Simplest strategy is to add keys to random partitions. Write performance may be better but reads will suffer. We have to connect multiple partitions(may be nodes) to find if the partition has that particular key or not.
Strategy is to assign from Keys starting with A- E in partition1 and F-K with next and so on. We can maintain this key range mapping separately. Clients can use this to connect to specified partitions to obtain data.
What if our data has more data in F-K ? Based on volume of data, partitions to keys have to be rebalanced. For example, A-D & F are in partition 1, E,G,L-M are in partition 2 etc.
What if write happens on certain keys only on certain days and that partition gets frequently accessed ?
Hash Key Partitioning
To avoid skews and hotspots, it is recommended to use hash function to determine partition. A good hash function takes skewed data and makes it uniformly distributed. Even if the input strings are very similar, their hashes are evenly distributed across a range of numbers. Hash function becomes the index mapper in this case.
But this loses the benefit of range queries. If we select A-C we know we need to go only to partition1.
What if there is huge load for a single key ? We cannot avoid the skew or hotspot problem in this case. Today databases do not handle this efficiently.
We have seen lookup by primary key. With secondary indexes, the problem compounds. Lets take a car database. Car registration number is primary key and color is secondary index.
Document Based Partitioning
Store the secondary index within each partition aka do local mapping. Each partition maintains id of red cars present inside that partition. The downside is if we search for red cars, we have to hit all partitions even if the partition does not contain red car. This approach is called scatter/gather.
Term Based Partitioning
The alternate is to maintain a global index of the partitions based on secondary index as well. This helps to narrow down only needed partitions based on the term used. Downside is during writes, we have to build up the global secondary index as well.
Our data is always evolving - volume increases, data updates happen. This means we have to rebalance our partitions as well across the nodes. We will look at the strategies to handle that.
A simple strategy is to create many more partitions than there are nodes, and assign several partitions to each node. With 10 nodes and 1000 partitions scenario, create 100 partitions for each node. To increase performance or reduce node overload, add additional nodes and new nodes steal few partitions from the existing nodes. But data always has only 1000 partitions. The main problem is fixing the partition count. It is very difficult to get it right.

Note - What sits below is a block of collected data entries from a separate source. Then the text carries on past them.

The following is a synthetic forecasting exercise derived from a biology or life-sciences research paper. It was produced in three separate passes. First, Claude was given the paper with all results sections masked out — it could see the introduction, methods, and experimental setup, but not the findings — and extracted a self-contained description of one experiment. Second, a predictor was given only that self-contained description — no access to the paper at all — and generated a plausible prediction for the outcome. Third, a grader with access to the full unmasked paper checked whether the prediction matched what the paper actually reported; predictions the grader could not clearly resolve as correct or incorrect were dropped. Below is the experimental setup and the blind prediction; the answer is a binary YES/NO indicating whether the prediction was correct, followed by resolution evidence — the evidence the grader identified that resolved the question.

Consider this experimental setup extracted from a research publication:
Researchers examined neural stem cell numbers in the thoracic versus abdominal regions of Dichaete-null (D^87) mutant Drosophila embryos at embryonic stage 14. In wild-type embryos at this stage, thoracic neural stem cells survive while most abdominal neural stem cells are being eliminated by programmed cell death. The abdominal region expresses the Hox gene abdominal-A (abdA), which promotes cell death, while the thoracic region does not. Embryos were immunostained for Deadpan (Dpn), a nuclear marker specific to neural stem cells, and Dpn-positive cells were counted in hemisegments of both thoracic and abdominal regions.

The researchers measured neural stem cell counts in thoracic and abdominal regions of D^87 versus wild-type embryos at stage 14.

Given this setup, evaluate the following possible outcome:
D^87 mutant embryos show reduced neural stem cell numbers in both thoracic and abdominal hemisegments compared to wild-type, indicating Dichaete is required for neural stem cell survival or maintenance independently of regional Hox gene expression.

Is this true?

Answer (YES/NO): NO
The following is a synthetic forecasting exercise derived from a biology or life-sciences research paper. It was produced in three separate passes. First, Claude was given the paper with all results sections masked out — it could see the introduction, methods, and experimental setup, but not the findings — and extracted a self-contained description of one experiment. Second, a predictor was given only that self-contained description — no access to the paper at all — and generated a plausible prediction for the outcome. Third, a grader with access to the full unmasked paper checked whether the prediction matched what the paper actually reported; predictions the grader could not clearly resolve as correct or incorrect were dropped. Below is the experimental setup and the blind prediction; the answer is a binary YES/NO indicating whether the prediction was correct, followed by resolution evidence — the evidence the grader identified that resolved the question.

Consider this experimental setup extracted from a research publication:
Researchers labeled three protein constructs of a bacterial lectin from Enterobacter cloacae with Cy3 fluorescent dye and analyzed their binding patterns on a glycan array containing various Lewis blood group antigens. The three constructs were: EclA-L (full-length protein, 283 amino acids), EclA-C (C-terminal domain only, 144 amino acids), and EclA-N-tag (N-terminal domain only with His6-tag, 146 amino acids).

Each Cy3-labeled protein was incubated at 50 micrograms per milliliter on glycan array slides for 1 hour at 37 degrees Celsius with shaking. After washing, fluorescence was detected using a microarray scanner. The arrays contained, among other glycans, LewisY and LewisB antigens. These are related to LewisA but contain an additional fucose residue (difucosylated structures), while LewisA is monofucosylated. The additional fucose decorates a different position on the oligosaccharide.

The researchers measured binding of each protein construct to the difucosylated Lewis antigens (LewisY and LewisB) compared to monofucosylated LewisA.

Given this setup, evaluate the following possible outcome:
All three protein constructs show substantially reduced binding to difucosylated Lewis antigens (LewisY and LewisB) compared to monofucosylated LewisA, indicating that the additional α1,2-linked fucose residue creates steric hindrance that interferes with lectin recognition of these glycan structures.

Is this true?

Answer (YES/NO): NO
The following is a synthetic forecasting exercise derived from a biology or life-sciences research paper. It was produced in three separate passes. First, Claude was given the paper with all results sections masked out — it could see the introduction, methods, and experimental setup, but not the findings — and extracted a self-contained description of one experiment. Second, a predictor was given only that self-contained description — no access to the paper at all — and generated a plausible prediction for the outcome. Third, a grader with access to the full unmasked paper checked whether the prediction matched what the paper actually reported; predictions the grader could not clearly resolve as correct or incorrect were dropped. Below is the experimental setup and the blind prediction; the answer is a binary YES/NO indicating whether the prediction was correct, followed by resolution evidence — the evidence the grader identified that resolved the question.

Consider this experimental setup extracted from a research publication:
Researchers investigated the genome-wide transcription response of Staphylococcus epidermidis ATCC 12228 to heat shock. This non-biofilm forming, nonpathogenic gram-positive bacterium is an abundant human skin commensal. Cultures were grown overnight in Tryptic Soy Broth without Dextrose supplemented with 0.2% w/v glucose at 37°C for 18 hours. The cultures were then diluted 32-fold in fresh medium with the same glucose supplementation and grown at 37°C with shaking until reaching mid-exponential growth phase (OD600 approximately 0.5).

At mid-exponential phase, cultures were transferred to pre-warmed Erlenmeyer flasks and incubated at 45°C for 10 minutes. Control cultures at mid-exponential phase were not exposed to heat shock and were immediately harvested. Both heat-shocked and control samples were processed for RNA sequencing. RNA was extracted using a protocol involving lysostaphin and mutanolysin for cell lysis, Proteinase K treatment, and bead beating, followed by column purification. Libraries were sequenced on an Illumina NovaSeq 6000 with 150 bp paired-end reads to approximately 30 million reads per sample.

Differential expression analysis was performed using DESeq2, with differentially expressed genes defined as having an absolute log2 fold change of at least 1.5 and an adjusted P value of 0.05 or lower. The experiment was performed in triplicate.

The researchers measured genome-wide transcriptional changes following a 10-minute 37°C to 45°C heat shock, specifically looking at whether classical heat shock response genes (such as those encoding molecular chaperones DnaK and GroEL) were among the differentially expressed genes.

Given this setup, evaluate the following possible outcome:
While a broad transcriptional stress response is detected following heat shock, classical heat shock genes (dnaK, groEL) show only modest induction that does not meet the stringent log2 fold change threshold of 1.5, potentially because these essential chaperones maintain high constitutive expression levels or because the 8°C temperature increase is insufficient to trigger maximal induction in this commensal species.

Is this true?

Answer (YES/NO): NO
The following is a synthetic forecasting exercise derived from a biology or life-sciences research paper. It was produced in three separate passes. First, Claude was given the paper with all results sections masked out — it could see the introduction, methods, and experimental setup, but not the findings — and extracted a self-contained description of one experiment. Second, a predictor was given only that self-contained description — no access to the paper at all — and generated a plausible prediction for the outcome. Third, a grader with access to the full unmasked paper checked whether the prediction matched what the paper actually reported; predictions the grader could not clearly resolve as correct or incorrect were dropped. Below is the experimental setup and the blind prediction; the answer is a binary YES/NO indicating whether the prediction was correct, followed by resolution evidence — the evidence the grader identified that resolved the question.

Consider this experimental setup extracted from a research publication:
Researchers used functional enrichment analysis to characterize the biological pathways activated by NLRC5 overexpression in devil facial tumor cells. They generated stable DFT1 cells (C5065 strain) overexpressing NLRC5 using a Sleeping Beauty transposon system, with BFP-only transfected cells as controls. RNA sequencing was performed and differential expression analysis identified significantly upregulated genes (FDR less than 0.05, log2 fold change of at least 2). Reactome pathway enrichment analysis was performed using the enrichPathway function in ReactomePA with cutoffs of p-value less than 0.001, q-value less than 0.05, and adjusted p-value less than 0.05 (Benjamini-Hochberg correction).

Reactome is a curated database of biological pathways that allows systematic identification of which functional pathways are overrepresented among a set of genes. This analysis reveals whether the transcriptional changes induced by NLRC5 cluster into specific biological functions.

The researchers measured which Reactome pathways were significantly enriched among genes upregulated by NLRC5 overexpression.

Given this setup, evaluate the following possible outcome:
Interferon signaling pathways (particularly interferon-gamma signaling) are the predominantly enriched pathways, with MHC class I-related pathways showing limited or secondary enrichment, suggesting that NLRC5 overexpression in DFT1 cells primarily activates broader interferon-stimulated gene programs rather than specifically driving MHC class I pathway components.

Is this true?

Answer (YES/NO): NO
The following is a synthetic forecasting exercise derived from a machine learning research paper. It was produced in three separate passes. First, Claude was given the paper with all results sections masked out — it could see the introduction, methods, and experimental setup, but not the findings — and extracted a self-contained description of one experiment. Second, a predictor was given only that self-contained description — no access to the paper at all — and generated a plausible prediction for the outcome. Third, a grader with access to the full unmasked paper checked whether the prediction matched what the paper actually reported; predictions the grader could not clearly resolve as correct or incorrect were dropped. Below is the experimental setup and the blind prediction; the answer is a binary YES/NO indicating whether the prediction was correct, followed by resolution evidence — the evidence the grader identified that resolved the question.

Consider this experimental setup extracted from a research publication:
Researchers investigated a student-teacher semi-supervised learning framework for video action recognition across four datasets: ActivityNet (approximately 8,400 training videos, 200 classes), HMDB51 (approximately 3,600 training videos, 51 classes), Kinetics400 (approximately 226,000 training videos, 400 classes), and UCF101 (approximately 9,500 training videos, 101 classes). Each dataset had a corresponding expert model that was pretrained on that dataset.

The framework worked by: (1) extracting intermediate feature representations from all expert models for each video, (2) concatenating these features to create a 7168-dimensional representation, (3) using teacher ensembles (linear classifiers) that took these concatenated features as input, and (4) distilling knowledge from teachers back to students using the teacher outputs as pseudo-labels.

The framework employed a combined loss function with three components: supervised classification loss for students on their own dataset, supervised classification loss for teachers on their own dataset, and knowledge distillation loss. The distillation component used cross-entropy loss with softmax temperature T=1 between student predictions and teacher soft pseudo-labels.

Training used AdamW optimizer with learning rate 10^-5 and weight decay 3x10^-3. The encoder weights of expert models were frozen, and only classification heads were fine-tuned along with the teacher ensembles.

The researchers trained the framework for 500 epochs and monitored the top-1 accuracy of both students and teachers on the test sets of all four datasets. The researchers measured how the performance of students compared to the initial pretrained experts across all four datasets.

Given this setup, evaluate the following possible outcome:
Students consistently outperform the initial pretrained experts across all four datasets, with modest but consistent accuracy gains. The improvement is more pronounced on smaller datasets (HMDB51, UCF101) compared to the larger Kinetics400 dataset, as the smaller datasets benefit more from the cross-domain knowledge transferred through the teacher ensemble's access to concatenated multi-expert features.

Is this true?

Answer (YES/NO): NO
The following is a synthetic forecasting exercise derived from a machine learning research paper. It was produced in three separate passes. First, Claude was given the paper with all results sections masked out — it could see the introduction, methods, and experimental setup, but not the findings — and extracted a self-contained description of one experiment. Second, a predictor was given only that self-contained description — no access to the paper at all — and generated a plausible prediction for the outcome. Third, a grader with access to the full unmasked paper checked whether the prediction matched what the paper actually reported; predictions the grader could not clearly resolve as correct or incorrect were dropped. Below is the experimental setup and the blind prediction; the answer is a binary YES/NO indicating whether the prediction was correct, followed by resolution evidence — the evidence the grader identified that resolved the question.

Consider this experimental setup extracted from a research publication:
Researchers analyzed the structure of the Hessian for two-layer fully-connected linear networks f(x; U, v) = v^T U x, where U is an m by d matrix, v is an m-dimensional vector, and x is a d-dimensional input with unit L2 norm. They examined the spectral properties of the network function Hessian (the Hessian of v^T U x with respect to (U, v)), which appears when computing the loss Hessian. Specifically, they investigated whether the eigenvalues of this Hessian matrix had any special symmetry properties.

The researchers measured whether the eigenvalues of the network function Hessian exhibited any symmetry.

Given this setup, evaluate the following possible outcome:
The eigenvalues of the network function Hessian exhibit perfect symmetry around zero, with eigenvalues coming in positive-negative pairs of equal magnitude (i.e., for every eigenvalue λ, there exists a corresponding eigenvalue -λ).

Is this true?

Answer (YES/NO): YES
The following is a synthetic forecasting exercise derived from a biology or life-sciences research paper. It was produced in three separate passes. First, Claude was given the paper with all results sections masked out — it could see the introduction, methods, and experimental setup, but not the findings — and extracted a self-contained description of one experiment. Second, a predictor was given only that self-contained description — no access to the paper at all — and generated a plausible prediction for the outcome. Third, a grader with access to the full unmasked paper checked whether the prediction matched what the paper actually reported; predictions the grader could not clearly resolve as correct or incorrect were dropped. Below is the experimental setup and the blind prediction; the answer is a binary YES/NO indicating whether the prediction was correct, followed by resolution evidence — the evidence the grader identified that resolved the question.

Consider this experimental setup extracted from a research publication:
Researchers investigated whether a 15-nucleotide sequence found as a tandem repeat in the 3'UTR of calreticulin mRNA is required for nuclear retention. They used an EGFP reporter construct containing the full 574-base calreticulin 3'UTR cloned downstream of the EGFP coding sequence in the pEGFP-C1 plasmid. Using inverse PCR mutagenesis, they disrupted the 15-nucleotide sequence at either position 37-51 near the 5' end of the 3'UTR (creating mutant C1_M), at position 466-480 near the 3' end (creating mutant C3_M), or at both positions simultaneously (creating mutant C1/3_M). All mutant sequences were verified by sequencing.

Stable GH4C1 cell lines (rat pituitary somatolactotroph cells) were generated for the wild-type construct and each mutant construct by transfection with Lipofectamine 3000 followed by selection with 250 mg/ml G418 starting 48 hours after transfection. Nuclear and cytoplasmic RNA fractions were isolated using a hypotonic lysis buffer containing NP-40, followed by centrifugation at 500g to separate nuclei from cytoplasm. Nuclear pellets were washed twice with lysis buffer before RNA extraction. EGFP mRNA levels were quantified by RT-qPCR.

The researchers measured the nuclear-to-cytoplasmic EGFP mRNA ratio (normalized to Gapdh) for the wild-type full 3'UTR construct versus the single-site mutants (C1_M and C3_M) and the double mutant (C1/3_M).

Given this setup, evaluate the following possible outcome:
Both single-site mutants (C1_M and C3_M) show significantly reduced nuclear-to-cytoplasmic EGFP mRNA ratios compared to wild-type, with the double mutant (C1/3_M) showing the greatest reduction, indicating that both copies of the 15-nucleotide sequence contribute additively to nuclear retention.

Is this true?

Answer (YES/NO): NO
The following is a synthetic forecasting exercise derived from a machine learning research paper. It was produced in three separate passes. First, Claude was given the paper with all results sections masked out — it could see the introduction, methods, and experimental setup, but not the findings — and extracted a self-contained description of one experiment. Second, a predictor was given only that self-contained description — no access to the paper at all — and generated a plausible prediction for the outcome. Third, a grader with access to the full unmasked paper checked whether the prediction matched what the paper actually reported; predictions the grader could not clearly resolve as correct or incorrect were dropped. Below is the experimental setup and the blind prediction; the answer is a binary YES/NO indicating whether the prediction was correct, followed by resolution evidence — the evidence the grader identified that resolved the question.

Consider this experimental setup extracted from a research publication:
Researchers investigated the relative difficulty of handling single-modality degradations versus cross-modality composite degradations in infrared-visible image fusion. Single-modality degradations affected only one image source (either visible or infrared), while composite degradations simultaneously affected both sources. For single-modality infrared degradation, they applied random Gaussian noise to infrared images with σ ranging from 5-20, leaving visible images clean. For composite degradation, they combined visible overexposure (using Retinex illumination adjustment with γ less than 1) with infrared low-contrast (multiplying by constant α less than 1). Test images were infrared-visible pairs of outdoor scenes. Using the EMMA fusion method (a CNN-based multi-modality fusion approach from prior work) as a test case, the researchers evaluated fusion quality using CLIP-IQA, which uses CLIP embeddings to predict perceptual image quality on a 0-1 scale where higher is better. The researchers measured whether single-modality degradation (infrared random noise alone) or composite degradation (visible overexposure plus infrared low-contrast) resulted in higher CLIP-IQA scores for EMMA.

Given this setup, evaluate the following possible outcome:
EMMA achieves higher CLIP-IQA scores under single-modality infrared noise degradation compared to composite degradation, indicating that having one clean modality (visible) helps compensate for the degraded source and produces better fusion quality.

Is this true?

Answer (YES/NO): YES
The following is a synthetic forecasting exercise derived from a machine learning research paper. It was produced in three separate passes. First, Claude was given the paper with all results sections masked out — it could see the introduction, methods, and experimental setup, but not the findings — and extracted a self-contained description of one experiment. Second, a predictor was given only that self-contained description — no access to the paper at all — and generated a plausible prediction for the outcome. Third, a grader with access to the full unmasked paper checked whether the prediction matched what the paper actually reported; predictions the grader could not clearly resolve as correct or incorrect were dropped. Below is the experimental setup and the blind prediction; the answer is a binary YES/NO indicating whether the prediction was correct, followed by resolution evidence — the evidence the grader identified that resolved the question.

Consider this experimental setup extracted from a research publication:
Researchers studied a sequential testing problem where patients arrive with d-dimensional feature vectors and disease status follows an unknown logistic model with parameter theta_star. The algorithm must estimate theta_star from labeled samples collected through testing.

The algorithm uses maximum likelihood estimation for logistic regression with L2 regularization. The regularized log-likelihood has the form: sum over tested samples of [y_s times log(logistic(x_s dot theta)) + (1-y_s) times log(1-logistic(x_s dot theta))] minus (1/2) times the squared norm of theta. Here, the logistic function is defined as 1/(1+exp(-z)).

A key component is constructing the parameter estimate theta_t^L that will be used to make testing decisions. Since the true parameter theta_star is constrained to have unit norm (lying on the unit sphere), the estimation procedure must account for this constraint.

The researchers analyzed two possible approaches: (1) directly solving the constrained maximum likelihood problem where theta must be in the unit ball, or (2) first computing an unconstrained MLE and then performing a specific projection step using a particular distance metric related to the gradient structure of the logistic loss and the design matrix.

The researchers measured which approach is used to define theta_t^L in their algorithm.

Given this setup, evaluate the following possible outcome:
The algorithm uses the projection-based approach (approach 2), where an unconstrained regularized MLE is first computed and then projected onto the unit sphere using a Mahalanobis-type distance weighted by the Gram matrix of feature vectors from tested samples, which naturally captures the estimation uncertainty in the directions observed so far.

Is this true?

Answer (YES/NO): NO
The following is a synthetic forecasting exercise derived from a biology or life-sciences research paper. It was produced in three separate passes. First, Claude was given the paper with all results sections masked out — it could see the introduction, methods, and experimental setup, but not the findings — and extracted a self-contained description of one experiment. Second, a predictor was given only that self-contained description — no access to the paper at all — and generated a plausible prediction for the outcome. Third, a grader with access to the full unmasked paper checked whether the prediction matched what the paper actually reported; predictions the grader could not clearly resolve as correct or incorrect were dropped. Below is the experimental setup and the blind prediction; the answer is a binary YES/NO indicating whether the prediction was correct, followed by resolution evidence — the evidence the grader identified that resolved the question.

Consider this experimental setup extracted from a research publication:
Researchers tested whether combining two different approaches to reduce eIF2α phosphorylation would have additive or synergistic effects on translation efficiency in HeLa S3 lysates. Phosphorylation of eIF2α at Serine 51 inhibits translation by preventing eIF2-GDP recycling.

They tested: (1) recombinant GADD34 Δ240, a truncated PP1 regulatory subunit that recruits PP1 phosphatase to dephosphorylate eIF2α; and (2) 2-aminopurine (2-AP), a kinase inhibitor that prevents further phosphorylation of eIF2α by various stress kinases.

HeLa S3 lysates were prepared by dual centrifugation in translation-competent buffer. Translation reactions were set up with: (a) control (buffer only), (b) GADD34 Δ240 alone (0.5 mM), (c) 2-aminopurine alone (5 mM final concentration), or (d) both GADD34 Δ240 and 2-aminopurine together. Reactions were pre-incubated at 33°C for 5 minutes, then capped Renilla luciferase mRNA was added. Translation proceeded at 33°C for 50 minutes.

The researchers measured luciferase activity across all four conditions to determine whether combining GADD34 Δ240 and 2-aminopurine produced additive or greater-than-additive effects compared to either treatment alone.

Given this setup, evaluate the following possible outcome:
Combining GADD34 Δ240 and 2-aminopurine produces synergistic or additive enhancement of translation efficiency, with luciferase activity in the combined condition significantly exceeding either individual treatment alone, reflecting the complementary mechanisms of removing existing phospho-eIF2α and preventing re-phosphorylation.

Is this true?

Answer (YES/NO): YES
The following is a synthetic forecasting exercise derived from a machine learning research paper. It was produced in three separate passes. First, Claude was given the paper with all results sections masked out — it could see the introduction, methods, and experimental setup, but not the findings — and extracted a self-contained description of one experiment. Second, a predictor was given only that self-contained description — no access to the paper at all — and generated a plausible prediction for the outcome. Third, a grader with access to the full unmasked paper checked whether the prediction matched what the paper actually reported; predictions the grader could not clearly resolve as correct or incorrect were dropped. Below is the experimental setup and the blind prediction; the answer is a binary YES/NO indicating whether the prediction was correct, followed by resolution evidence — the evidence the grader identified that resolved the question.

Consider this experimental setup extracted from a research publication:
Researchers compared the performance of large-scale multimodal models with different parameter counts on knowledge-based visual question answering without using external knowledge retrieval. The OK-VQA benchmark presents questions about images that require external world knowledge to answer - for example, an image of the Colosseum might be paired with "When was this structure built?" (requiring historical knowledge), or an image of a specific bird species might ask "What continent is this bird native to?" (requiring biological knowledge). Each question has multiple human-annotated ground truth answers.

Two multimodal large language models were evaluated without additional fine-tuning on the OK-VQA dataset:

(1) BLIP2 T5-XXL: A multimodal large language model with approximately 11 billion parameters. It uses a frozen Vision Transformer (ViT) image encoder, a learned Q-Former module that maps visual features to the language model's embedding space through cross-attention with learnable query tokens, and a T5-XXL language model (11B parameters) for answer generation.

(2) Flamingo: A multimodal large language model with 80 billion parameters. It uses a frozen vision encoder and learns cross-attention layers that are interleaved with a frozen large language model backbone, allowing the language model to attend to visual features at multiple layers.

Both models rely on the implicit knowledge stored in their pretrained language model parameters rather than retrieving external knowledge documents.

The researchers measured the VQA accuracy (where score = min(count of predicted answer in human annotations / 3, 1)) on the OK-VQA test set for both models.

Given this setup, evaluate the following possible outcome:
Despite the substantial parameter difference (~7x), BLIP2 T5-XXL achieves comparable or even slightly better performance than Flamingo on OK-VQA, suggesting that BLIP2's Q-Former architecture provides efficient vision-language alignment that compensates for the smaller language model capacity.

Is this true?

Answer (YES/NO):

In this case, partitions are configured with a size in MB or GB. Whenever the size exceeds, partitions are split. Node contains multiple partitions similar to fixed partitioning and when new nodes are added, partitions can be rebalanced. This ensures data skew does not happen and partitions are proportional to data volume.
Partitioning based on nodes
In the above approaches, number of partitions are independent of number of nodes. The approach is to have a fixed number of partitions per node. The size of each partition grows proportionally to the dataset size while the number of nodes remains unchanged. When additional nodes are added, the partitions become smaller again. It is best used with hash based partitioning.
Since our cluster is always being rebalanced, how does a client know which node it needs to connect to. There are two ways this is generally handled
Using a central service like zookeeper -> Each node sends the partition it holds to zookeeper and client can use that information to identify the node.
gossip protocol -> Client sends request to any node. Each node constantly gets information from its neighbouring nodes similar to human gossip. Using this information, the node routes request to appropriate node. More work on each data nodes but avoids central coordinator.